When I first developed the Bloomers I knew I was on to something big as they were the solution to wearing normal clothing comfortably on a bike. I wasn't going to change the field of women overnight, but if I could inspire more women to try, they would discover the joy and the field would grow the way I came into it: "once it is no longer about IF you can then it becomes a matter of HOW FAST you can then it's time to race".

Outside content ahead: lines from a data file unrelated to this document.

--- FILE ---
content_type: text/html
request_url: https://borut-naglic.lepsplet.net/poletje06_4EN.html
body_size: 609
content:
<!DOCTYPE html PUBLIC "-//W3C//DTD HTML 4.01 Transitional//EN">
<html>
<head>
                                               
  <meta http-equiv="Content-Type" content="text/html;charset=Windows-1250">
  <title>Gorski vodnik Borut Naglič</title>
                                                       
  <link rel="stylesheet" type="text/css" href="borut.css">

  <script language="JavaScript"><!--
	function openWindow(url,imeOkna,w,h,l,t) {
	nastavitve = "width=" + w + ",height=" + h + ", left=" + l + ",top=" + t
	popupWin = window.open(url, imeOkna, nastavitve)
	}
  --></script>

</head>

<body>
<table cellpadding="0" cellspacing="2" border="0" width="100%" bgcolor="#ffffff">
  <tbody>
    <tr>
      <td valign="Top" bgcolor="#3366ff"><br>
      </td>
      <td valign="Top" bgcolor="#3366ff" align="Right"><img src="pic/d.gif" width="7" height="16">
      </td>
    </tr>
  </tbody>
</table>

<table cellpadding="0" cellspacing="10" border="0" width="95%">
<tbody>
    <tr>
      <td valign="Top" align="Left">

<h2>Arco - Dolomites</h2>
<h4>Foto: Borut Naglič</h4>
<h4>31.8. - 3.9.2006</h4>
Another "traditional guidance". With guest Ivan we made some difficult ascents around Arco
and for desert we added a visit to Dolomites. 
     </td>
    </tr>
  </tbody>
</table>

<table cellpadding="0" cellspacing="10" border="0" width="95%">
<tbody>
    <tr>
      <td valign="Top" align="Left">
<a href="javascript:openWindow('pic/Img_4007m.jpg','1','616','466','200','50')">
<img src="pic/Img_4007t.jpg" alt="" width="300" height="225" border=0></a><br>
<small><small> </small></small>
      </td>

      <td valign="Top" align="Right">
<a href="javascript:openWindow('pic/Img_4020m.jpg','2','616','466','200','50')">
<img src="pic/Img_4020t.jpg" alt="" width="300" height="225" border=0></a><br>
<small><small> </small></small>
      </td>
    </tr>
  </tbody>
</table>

Somehow I convinced myself that if I could sell wine, I could sell something that I believed in easier, but little did I know, that selling and marketing were two different animals, and while it took a lot of capital to create a superior product, marketing took twice as much. After 3 years of pouring my heart and soul into selling the best product I could make, it was clear that what I was selling was really a lifestyle change. I wanted women to discover the less is more of riding a bike. I wanted women everywhere to leave their car parked in the driveway and ride their bike. Feeling beautiful on a bike was the freedom that I promised by giving them permission to jump on any old bike, in whatever outfit they wanted to wear, and not be self-critical, self conscious, or hyper aware of what other people were thinking of them.

This is where I have succeeded with My Alibi, yet it is a ripple effect that gives it power. It's the 2000 women that each inspire 10 more women to inspire 100 more each, that brings social change. It is 10,000 women that say they don't need my Bloomers to ride to the grocery store that push us into a social norm. And most of all, it is the mothers that let go of her own insecurities to pedal with her kids, back and forth to school that are changing the world. It's not me. Hell, I'm not even profiting from it, the big brands do that with no conscious as they exploit children in China and dump toxins in the rivers and air, to boost their margins and keep the perceived cost low. I'll stick to sustainable manufacturing and grassroots marketing because the true cost is not worth the waste. So the next time you look at My Alibi Bloomer price tags and think differently, just know: my first entrepreneurial gig was "The Egg Girl" and I had more profit in my savings at age 9 then I do today. The true value of my creative expression, is in the action you take. Is riding a bike a part of your day? I hope so. Inspire the bike integrated lifestyle by being the change you want to see in the world. Pedal it forward!